Regression for Publishing

Prerequisites (knowledge of topic)
Mathematics: Comfortable familiarity with univariate differential and integral calculus, basic probability theory, and linear algebra is required. Familiarity with discrete and continuous univariate probability distributions will be helpful. Statistics: Students should have completed Ph.D.-level courses in introductory statistics and linear regression models, up to the level of GSERM's Regression II.

Students will complete course work on their own laptop computers. Microsoft Windows, Apple OS-X, and Linux variants are all supported; please contact the instructor to ascertain the viability of other operating systems for course work.

Basic proficiency with at least one statistical software package/language is not required but is highly recommended. Preferred software packages include the R statistical computing language and Stata. Course content will be presented using R; computer code for all course materials (analyses, graphics, course slides, examples, exercises) will be made available to students. Students choosing to use R are encouraged to arrive at class with current versions of both R ( and RStudio ( on their laptops.

Course content
This course builds directly upon the foundations laid in Regression II, with a focus on successfully applying linear and generalized linear regression models. After a brief review of the linear regression model, the course addresses a series of practical issues in the application of such models: presentation and discussion of results (including tabular, graphical, and textual modes of presentation); fitting, presentation, and interpretation of two- and three-way multiplicative interaction terms; model specification for dealing with nonlinearities in covariate effects; and post-estimation diagnostics, including specification and sensitivity testing. The course then moves to a discussion of generalized linear models, including logistic, probit, and Poisson regression, as well as textual, tabular, and graphical methods for presentation and discussion of such models. The course concludes with a "participants' choice" session, where we will discuss specific issues and concerns raised by students' own research projects and agendas.

Day One (morning session): Review of linear regression.
Day One (afternoon session): Presentation and interpretation of linear regression models.

Day Two (morning session): Fitting and interpreting models with multiplicative interactions.
Day Two (afternoon session): Nonlinearity: Specification, presentation, and interpretation.

Day Three (morning session): Anticipating criticisms: Model diagnostics and sensitivity tests.
Day Three (afternoon session): Introduction to logit, probit, and other Generalized Linear Models (GLMs).

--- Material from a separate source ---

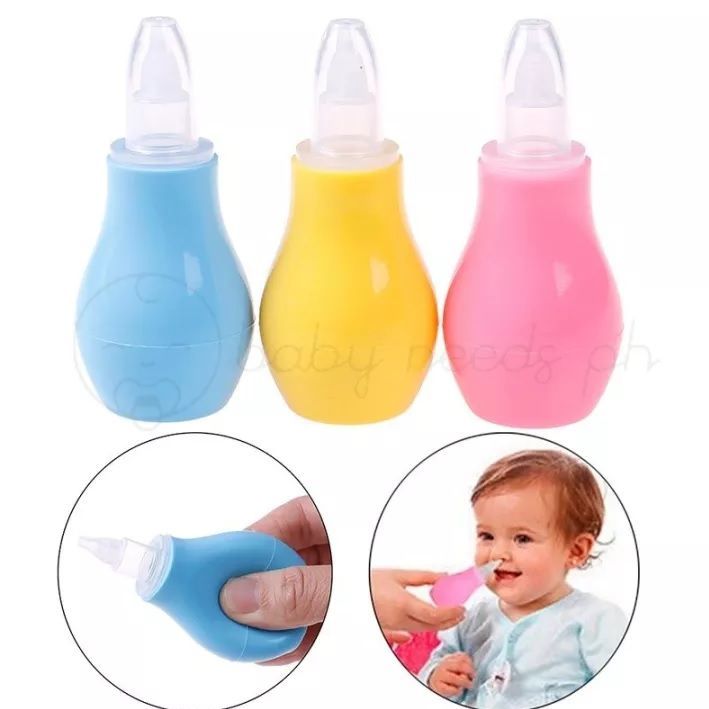 Nasal%20Aspirator%20Vacuum%20Sucker%20Silicone%20Baby%20Nose%20Mucus%20Snot%20Cleaner%20Pump%20-%20Image%208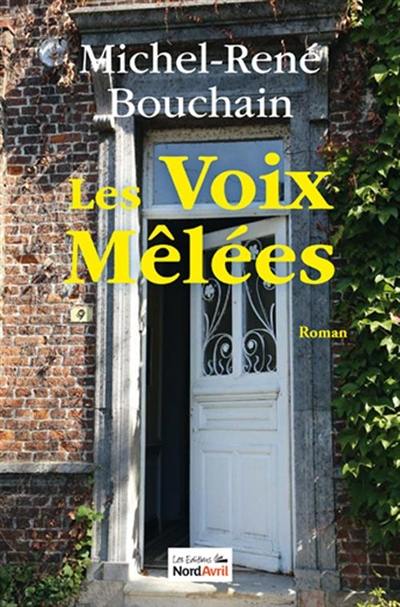 Les voix mêlées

Day Four (morning session): GLMs: Presentation, interpretation, and discussion.
Day Four (afternoon session): GLMs: Practical considerations, plus extensions.

Day Five (morning session): "Participants' choice" session.
Day Five (afternoon session): Examination period.

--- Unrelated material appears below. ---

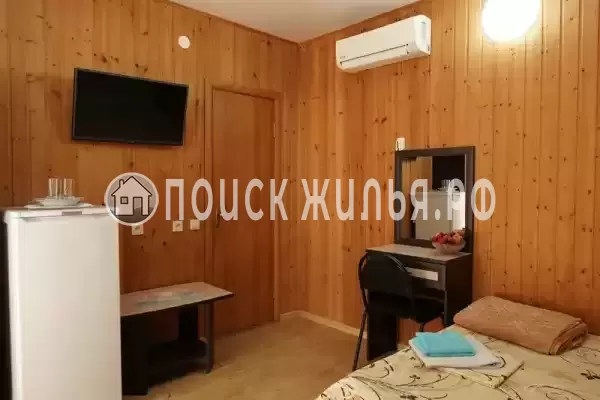 Самбурова, д.216А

The course has one required text:

Fox, John R. 2016. Applied Regression Analysis and Generalized Linear Models, Third Edition. Thousand Oaks, CA: Sage Publications.

Additional readings will also be assigned as necessary; a list of those readings will be sent to course participants a few weeks before the course begins. All additional readings will be available on the course github repository and/or through online library services (e.g., JSTOR).

Supplementary / Voluntary

Mandatory readings before course start

Examination part
 - Two written homework assignments (20% each)
 - A final examination (50%)
 - Oral / class participation (10%)

Supplementary aids
The exam will be a "practical examination" (see below for content). Students will be allowed access to (and encouraged to reference) all course materials, notes, help files, and other documentation in completing their exam. Additional useful materials include:

Fox, John, and Sanford Weisberg. 2011. An R and S-Plus Companion to Applied Regression, Second Edition. Thousand Oaks, CA: Sage Publications.

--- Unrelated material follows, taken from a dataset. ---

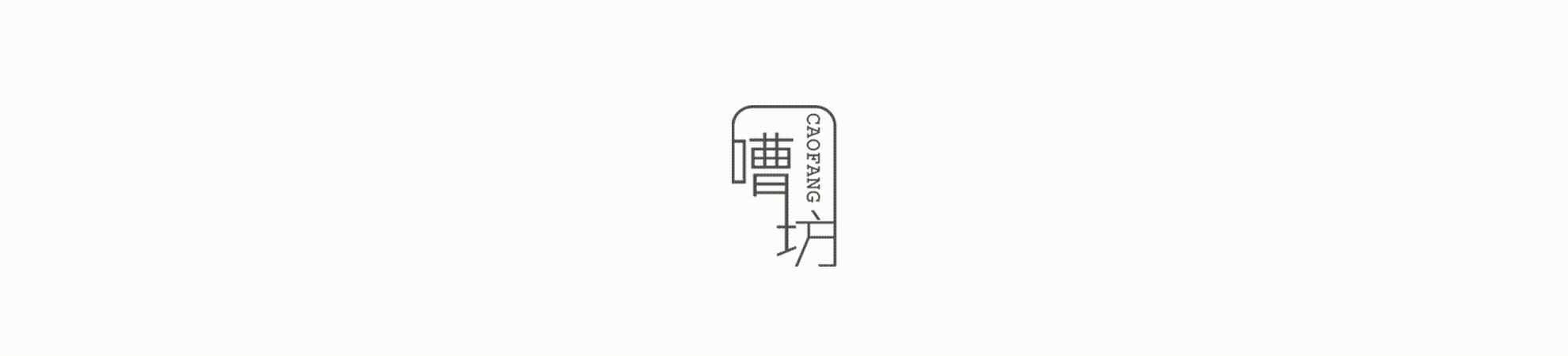 至今未婚的10位港台大龄男星,至今不娶妻的11位港台大龄男星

Nagler, Jonathan. 1996. "Coding Style and Good Computing Practices." The Political Methodologist 6(2):2-8.

Examination content
The examination will involve the application of the techniques taught in the class to one or more "live" data example(s). These will typically take the form of either (a) a replication and extension of an existing published work, or (b) an original analysis of observational data using linear and/or generalized linear regression. Students will be required to specify, estimate, and interpret various forms of regression models, to present tabular and graphical interpretations of those model results, to conduct and present diagnostics and robustness checks, and to give detailed explanations and justifications for their responses.

Fox, John. 2016. Applied Regression Analysis and Generalized Linear Models, Third Edition. Thousand Oaks, CA: Sage Publications.

Gelman, Andrew, and Jennifer Hill. 2006. Data Analysis Using Regression and Multilevel / Hierarchical Models. New York: Cambridge University Press.